China rebuilt the port of Boston and no one peeped. But when a Chinese company proposed to acquire a U.S. petro firm whose assets were mainly in Asia, Congress reacted. The difference is public relations: COSCO (the Chinese shipping company that built the port) had deep experience lobbying the Congress, while CNOOC (the Chinese oil company) at the time did not. CNOOC has since gotten wiser and is utilizing top lobbyists in its current push to acquire the Canadian energy giant Nexen. But Canada’s right wing is pushing back on China, and it isn’t clear where this will end up.
China needs to spend their foreign reserves before they depreciate.

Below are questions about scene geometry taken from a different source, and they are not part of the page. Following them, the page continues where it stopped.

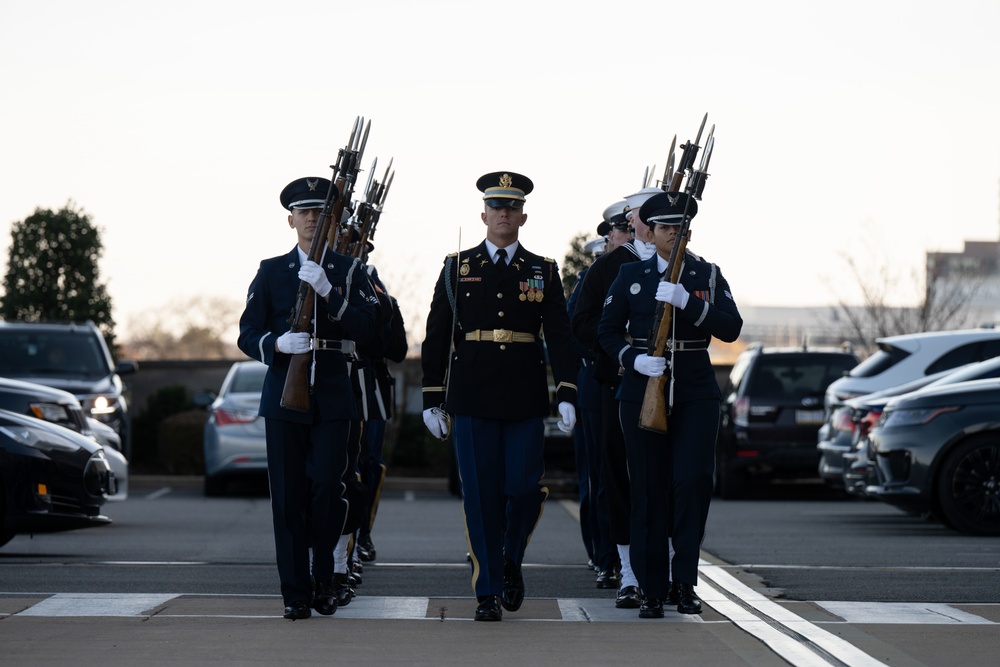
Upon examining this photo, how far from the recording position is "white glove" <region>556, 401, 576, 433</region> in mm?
8570

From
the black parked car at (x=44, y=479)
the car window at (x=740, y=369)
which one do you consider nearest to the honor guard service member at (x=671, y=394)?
the black parked car at (x=44, y=479)

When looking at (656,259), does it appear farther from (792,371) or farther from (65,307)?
(65,307)

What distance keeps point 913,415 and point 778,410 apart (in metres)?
6.02

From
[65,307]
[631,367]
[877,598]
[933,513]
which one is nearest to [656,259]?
[631,367]

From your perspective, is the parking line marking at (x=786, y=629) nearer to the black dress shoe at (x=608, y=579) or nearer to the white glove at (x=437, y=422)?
the black dress shoe at (x=608, y=579)

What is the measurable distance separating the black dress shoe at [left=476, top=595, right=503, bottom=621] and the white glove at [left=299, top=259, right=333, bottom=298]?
1523mm

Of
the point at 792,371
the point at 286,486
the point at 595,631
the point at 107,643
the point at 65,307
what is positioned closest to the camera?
the point at 107,643

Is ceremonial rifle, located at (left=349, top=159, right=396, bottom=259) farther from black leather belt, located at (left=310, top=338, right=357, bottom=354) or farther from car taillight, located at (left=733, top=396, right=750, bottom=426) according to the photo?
car taillight, located at (left=733, top=396, right=750, bottom=426)

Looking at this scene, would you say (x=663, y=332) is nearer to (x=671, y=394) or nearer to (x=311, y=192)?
(x=671, y=394)

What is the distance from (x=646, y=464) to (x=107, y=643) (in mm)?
2721

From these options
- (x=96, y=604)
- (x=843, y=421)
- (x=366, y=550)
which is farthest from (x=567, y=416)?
(x=843, y=421)

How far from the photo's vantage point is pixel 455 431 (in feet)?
28.8

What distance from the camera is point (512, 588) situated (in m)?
8.45

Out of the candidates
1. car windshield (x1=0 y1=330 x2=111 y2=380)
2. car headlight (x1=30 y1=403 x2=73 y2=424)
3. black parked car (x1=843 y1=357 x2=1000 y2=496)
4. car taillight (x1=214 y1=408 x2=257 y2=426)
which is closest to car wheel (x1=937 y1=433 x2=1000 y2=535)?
black parked car (x1=843 y1=357 x2=1000 y2=496)
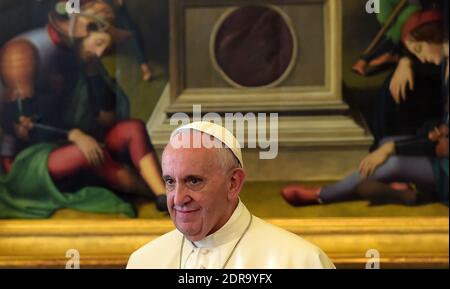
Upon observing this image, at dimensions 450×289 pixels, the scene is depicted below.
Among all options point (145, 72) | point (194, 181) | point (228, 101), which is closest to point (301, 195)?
point (228, 101)

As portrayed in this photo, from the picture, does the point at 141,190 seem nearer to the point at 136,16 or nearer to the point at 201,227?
the point at 136,16

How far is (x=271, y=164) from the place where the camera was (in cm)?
614

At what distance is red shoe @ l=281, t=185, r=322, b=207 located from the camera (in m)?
6.13

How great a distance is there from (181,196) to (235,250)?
428mm

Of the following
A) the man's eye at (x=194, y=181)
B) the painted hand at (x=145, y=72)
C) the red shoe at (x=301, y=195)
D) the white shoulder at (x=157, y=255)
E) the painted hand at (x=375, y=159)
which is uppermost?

But they cannot spend these reserves domestically without pushing the renminbi upward. Hence, China’s investment goes outward. The reaction [in the U.S. and elsewhere] is driven by whether the motive is interpreted as financial or “other than market.”
There are some U.S. companies starved for cash who turn to China, for example, in auto parts where Wanxiang (China’s largest auto parts maker) is buying a lot. Equally important, there are Chinese companies wanting to diversify outside of China due to the inherent risks at a time of government transition, and that will pay premium prices for the privilege. (I cannot find another explanation for Beijing Oceanwide Realty’s investment in Lenovo’s parent company, Legend Holdings.) But don’t imagine that all Chinese companies go out from strength. Often it is from weakness. Or fear. It’s a complicated story.
China holds a large proportion of outstanding U.S. government bonds. [This is] because they have a large amount of foreign currency reserves. Chinese companies would also like to buy other types of assets, especially those [that provide] access to market share, technology or other resources in the U.S.
There are several policy issues here. First, the U.S. is committed to free capital flows, so curtailing foreign investment in the form of M&As carries costs.
Second, having said that, the U.S. should be concerned if the acquirers are foreign state-controlled companies, no matter the country of origin. This is especially true for “national security” industries.
Third, we should get used to this type of headline. More and more Chinese firms, and firms from emerging economies in general, will engage in M&As in Europe and the U.S.